Winter driving in the Leaf up to Whitewater

Last year, I posted about one of our first trips up to the Whitewater Ski Resort, near Nelson, BC, with our electric vehicle (EV), a 2014 Nissan Leaf SL.  We went on to drive up to the hill many many more times over the course of the winter, and the weekend ‘pilgrimage’ has started again, as of early December 2015.

For those more into video, I filmed portions of the drive up and down on a recent sunny weekend.  I kept a running commentary on different topics (see below), interspersed with time-lapse portions with music.

If you click through to the YouTube website you will find links in the video description to each of the timestamps, making it easier to jump around.  (To open it on YouTube, start the video playing, then click on the “YouTube” icon near the bottom right of the player.)

0:16 – Preheating the car

1:05 – Accelerating in town

1:32 – Power to get up hills?

2:19 – Energy consumer to get to/from Apex XC Ski Area

3:30 – Stats for the climb ahead

3:55 – Traction on mountain roads

5:32 – Torque and slippery roads

6:45 – Can the car stay warm in cold weather?

8:15 – Summary of energy used to climb up

9:08 – How do we carry skis?  Snowboards?

9:47 – How fast can the car heat up?  Heat pump discussion.

12:19 – Regenerating energy on the way down

12:58 – Cost to heat the car on our way home, energy use by the heater

13:55 – “Panic” stop with winter tires (Nokia Hakka R2)

14:30 – What would make the Leaf better for our area?

> [Dataset rows]:
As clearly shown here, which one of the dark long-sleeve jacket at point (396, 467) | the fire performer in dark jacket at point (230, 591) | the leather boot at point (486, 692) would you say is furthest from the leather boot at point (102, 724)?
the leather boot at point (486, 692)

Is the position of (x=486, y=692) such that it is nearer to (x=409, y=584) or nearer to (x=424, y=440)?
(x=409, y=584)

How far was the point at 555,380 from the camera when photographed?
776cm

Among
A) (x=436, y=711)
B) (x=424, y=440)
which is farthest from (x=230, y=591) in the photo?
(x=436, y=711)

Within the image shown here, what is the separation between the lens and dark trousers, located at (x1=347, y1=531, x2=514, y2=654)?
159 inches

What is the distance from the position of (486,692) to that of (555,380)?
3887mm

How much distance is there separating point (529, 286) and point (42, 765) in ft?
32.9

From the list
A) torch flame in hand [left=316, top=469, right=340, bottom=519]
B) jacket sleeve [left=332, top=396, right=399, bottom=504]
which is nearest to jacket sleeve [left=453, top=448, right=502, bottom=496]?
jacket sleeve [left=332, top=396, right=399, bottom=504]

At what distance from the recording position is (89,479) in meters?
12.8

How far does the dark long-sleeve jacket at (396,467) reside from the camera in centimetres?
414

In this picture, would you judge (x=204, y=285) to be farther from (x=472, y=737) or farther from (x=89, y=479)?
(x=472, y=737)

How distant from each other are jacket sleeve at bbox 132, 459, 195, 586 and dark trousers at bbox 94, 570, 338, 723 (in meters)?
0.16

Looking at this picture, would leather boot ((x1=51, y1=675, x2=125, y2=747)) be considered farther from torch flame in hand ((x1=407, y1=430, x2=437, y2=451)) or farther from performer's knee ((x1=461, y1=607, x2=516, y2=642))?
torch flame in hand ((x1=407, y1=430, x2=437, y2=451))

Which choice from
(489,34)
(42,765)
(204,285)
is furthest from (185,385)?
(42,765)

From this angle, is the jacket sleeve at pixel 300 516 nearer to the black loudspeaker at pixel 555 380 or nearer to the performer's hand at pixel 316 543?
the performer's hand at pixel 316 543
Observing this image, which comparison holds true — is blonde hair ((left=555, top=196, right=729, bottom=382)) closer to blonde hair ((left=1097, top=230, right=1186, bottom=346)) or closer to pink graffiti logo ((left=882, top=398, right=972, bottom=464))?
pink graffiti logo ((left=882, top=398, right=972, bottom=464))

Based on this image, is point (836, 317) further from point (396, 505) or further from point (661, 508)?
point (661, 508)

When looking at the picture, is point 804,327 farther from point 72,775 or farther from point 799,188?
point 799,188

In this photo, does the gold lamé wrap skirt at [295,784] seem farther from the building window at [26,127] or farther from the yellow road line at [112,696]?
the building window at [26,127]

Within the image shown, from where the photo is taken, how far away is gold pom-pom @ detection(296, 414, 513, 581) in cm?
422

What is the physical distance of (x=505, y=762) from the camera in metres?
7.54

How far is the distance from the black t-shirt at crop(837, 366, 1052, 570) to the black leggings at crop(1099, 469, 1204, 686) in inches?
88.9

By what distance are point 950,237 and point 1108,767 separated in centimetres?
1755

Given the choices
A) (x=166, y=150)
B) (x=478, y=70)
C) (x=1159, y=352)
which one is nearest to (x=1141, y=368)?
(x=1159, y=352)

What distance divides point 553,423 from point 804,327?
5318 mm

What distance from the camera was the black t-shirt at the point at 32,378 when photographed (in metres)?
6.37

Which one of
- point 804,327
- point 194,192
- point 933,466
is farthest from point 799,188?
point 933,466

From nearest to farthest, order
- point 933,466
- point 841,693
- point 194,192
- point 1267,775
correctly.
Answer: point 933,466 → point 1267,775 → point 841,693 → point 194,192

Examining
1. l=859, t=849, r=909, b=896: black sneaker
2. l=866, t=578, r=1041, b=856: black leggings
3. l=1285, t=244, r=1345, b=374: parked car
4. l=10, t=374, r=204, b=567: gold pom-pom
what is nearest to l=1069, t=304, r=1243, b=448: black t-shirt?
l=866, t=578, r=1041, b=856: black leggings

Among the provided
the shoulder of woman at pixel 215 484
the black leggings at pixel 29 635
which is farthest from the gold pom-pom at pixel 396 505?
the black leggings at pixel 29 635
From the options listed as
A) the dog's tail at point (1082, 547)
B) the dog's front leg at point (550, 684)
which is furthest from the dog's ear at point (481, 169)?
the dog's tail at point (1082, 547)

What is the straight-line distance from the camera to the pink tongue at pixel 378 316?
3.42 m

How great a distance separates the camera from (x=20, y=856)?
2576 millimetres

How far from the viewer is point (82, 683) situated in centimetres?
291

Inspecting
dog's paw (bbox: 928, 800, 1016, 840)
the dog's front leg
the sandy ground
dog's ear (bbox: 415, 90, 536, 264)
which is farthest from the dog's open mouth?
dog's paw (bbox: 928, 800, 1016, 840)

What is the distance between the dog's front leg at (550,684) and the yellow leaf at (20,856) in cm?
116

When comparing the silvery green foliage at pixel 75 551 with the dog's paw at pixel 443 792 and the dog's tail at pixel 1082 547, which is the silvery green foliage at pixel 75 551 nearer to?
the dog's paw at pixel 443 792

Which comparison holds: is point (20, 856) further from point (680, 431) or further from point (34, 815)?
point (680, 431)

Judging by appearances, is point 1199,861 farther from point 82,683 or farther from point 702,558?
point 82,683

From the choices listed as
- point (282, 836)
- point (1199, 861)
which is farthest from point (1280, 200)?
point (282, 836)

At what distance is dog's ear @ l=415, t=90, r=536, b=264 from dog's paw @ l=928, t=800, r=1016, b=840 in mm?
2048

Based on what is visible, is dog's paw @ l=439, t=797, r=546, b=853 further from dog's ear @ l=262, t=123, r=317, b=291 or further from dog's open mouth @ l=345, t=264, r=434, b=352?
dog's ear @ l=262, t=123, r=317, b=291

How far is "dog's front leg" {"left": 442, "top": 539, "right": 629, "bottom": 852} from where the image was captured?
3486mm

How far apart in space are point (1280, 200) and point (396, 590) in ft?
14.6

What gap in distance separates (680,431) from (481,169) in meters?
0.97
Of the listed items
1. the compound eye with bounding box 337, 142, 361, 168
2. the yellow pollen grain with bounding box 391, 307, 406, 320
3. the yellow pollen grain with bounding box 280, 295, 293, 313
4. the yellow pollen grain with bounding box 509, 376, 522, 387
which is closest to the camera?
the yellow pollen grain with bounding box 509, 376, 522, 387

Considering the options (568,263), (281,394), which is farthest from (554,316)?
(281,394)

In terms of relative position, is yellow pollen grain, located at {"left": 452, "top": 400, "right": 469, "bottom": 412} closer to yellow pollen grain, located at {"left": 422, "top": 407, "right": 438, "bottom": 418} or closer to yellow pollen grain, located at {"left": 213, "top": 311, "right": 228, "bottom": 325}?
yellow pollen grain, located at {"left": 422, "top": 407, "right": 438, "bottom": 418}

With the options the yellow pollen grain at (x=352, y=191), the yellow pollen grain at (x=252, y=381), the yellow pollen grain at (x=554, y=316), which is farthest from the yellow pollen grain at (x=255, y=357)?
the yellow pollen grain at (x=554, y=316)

> [Requests]:
(a) In the text about winter driving in the Leaf, what model year and trim of Nissan Leaf is named as the electric vehicle?
(b) Continue the text about winter driving in the Leaf to Whitewater, starting after its last line.
These records were taken from a different source than the text.

> [The responses]:
(a) A 2014 Nissan Leaf SL.

(b)
15:10 – Cold temps and limited regeneration

16:19 – Trip stats for the first leg of the descent

16:53 – The “energy info” screen in the Leaf

19:16 – Trip summary

I’ll put together a summary of my thoughts and add them as a static Page (under the EV Basics tab) at some point.

But briefly, here are some of the things I really like about my EV in winter:

  • Preheating!  There is a timer I can set to have my car toasty (or cool in the summer) by the time I set.  Alternatively, I can use the smart phone app provided by Nissan and turn on the climate control whenever I want.
  • Close behind preheating is that our car starts blowing hot air REALLY quickly… like within a minute, even at -10C.  This is because of the air-to-air heat pump included in all Leafs newer than 2013 (SV/SL trim only, not included on the S).  So if I can’t preheat for some reason (e.g. no cell service), no worries, I’ll have heat soon enough anyways.
  • Heated steering wheel!  Wow I love this feature.  Not sure why no one has thought of this before.
  • Heated seats.  These are becoming fairly common… but this car also has heated REAR seats.  Great for the kiddies.  (Though this car is big enough to hold 4 adults comfortably [unlike the Chevrolet Volt].)
  • If you put the car in ECO mode, you can modulate the accelerator very well, which allows you to get going with minimal wheel-slip in ice and slow.  You can turn off the traction control if you WANT your wheels to spin though (according to the speedo, I’ve had the wheels up to 90 km/h while only moving at a crawl).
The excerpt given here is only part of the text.